▸ **What you have to do**:
Copy out, word for word, the lines of the data below from the one containing "this 1024×683 image." through the one containing "rusted metal frame [23, 0, 45, 350]", both included.

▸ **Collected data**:
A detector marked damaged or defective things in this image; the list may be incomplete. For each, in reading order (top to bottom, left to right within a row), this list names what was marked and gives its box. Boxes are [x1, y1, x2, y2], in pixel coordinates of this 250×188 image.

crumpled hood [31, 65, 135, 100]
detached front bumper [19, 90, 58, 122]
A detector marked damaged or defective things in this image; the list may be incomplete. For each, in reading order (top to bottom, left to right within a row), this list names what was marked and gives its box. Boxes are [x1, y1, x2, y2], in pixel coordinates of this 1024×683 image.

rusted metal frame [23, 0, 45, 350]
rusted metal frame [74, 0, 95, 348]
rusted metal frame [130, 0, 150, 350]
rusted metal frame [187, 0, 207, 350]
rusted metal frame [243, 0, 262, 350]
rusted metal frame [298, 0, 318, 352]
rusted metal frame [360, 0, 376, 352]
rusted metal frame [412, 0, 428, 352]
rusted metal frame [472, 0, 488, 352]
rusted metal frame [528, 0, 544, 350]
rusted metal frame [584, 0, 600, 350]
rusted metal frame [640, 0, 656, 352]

---

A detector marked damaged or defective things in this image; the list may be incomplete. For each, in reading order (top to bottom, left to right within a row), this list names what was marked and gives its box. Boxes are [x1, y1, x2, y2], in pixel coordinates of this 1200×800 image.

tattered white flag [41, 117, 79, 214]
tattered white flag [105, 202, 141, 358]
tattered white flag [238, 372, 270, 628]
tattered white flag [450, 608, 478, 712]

* * *

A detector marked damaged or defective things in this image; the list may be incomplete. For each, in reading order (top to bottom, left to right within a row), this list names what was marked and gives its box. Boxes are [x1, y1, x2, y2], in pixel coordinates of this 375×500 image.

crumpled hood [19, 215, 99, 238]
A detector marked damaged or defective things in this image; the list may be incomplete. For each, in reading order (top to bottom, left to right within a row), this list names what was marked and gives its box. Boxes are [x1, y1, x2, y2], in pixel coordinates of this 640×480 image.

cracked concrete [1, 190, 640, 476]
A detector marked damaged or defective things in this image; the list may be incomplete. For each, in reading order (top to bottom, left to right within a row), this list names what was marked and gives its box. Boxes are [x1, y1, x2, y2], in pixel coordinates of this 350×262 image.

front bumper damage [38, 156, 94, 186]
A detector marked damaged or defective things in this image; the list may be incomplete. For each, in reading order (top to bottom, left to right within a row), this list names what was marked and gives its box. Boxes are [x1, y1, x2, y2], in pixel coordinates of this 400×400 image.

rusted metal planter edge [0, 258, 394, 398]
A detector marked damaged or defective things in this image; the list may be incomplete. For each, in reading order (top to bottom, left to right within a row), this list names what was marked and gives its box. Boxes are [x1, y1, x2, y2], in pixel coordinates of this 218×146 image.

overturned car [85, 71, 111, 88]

▸ **Response to this exercise**:
A detector marked damaged or defective things in this image; the list may be incomplete. For each, in reading order (top to bottom, left to right within a row), this list names what was marked and gives its box. Boxes are [x1, y1, x2, y2], in pixel coordinates of this 1024×683 image.

rusted metal frame [23, 0, 45, 350]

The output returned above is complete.